● 作業内容
A - 引用文のうち「なお、図には示されていないが」で始まり「数や径は適宜変更可能である。」で終わる部分を、「滑りクラッチ」を「摩擦クラッチ」に入れ替えて書き直してください。
B - 下のリストの「Which of the」を含む行から「2.32 metres」を含む行までを、一字も変えずにそのまま出力してください。

===== 引用文 =====

なお、図には示されていないが、従動ギア182が設けられた軸とガイドフラップ50との間には、滑りクラッチが設けられている。この滑りクラッチにより、軸の回転がガイドフラップ50に伝達される。滑りクラッチは、所定トルク以上の負荷を受けることによりクラッチ板が滑って駆動力伝達が切断されるものである。図4に示したように、ガイドフラップ50は、第1の位置と第2の位置との間で揺動されるものであり、ガイド部材等に当接することにより各位置を超えて回動されないように規制されている。したがって、ガイドフラップ50が第1の位置又は第2の位置となった後は、ガイドフラップ50の回転が規制されることにより滑りクラッチが滑って、ガイドフラップ50が第1の位置又は第2の位置に静止された状態で、従動ギア182が設けられた軸は更に回転可能である。また、伝達ギア180から従動ギア182までのギア構成は特に限定されるものではなく、伝達ギア180から各従動ギア182までの距離に応じて、伝達ギアの数や径は適宜変更可能である。

===== 抽出データ =====

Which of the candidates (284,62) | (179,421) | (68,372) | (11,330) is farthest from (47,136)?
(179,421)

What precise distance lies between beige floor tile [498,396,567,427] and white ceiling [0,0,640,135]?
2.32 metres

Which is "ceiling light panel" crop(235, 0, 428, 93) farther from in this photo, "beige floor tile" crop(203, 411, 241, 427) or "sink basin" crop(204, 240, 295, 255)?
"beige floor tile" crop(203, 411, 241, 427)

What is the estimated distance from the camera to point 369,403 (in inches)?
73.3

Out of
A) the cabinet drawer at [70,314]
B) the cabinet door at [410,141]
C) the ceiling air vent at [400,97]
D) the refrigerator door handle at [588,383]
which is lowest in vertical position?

=====
===== 抽出データ =====

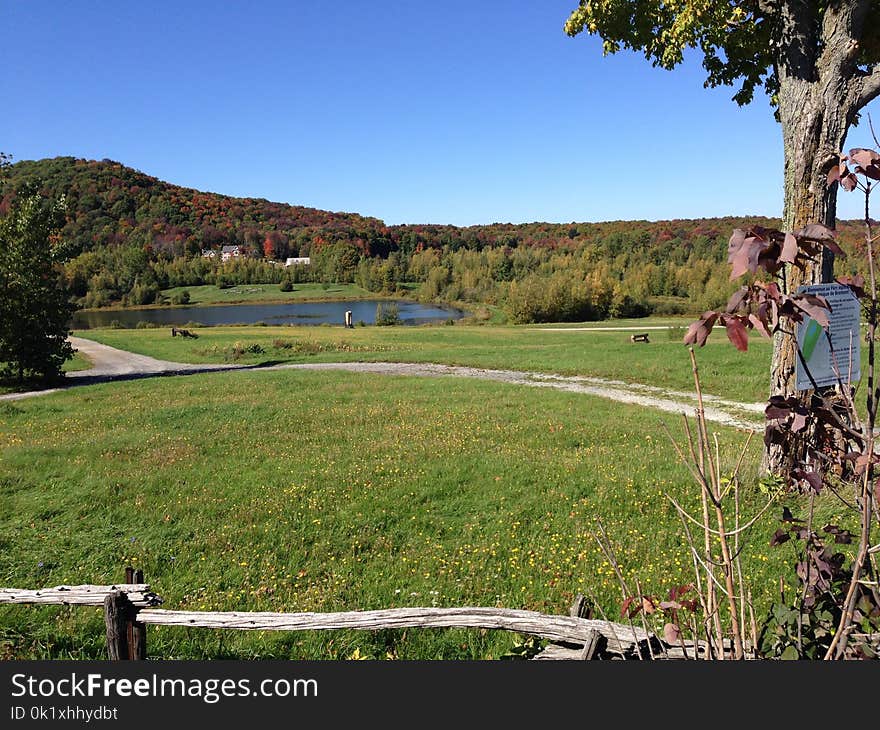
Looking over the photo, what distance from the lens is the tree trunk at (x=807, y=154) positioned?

=====
===== 抽出データ =====

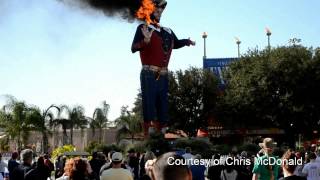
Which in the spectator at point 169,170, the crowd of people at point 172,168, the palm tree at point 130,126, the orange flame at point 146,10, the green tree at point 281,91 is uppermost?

=====

● 解答
A -
なお、図には示されていないが、従動ギア182が設けられた軸とガイドフラップ50との間には、摩擦クラッチが設けられている。この摩擦クラッチにより、軸の回転がガイドフラップ50に伝達される。摩擦クラッチは、所定トルク以上の負荷を受けることによりクラッチ板が滑って駆動力伝達が切断されるものである。図4に示したように、ガイドフラップ50は、第1の位置と第2の位置との間で揺動されるものであり、ガイド部材等に当接することにより各位置を超えて回動されないように規制されている。したがって、ガイドフラップ50が第1の位置又は第2の位置となった後は、ガイドフラップ50の回転が規制されることにより摩擦クラッチが滑って、ガイドフラップ50が第1の位置又は第2の位置に静止された状態で、従動ギア182が設けられた軸は更に回転可能である。また、伝達ギア180から従動ギア182までのギア構成は特に限定されるものではなく、伝達ギア180から各従動ギア182までの距離に応じて、伝達ギアの数や径は適宜変更可能である。

B -
Which of the candidates (284,62) | (179,421) | (68,372) | (11,330) is farthest from (47,136)?
(179,421)

What precise distance lies between beige floor tile [498,396,567,427] and white ceiling [0,0,640,135]?
2.32 metres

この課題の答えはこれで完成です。